Aurions-nous eu raison de ne pas nous investir dans le soutien total à Ayaan Hirsi Ali ? Il est trop tôt pour l’affirmer, mais une nouvelle polémique se développe aux Pays-Bas à propos d’un livre pour enfants « à thèse » que l’ex-députée vient de faire publier à Amsterdam. D’après le quotidien britannique The Independant (d’ordinaire peu enclin à la caricature ou au bidonnage), le livre de la récente récipiendaire du premier « Prix Simone de Beauvoir pour la liberté des femmes » raconte l’amitié contrariée entre deux gamins hollandais, Adan le musulman – battu par son père intégriste – et Eva la juive – dont la belle-mère ne pense qu’à accroître sa fortune.

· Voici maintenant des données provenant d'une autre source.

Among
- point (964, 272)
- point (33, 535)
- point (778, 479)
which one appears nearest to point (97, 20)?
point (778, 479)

On s’en doute, une telle juxtaposition de clichés était de nature à faire grincer quelques dents bataves. Si cette gourderie était avérée (nous lisons mal le néerlandais et, pour l’instant, le livre n’est pas traduit), nous n’en serions que modérément surpris, cette dame ne nous ayant jamais éblouis jusque-là par sa finesse d’analyse. Ainsi, pour Ayaan Hirsi Ali, il n’y a pas et ne peut pas avoir d’islam modéré ; il faut interdire les écoles musulmanes ; il faut réviser d’urgence nos politiques d’immigration, sans quoi la charia s’étendra progressivement à toute l’Europe. Le Parti des Médias a cloué Oriana Fallacci au pilori pour moins que ça. Et la propagation publique d’un tel credo vaudrait immanquablement à Jean-Marie Le Pen un aller simple pour la correctionnelle.

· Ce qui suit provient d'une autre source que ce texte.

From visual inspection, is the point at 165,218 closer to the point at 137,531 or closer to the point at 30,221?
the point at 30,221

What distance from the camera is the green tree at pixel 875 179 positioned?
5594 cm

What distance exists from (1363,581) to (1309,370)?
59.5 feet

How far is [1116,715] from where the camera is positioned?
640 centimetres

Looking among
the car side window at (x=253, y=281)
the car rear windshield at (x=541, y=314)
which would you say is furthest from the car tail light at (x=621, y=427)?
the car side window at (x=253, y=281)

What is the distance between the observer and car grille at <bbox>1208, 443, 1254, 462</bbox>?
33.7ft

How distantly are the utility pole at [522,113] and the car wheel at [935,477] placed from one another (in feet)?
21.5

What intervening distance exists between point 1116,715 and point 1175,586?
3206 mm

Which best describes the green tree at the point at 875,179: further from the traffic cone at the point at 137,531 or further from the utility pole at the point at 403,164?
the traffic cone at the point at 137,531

Ne tournons pas autour du pot: c’est aussi grâce aux raccourcis, aux contresens et aux exagérations de quelques supposés experts en islamologie, qu’un Mouloud Aounit réussit à apparaître aux yeux de l’opinion mainstream comme vaguement crédible et somme toute modéré.
Pour nous, il va de soi que rien, même la bêtise la plus crasse, même l’ignorance la plus rayonnante, même les opinions les plus déplorables sur l’islam, le judaïsme, l’homosexualité ou Céline Dion, ne saurait justifier le début d’un commencement de menace sur l’intégrité physique de leurs auteurs. Mais symétriquement, ce ne sont pas les appels au meurtre qui nous dicteront, par ricochet, les idées qu’il convient de défendre. Rien ni personne ne nous contraindra à penser que les cibles de fatwas, d’oukases, ou de censures diverses ont forcément raison sur tout et que leurs thèses seraient incritiquables de par leurs statuts de victimes. Ce victimisme-là, non plus, ne nous sied pas.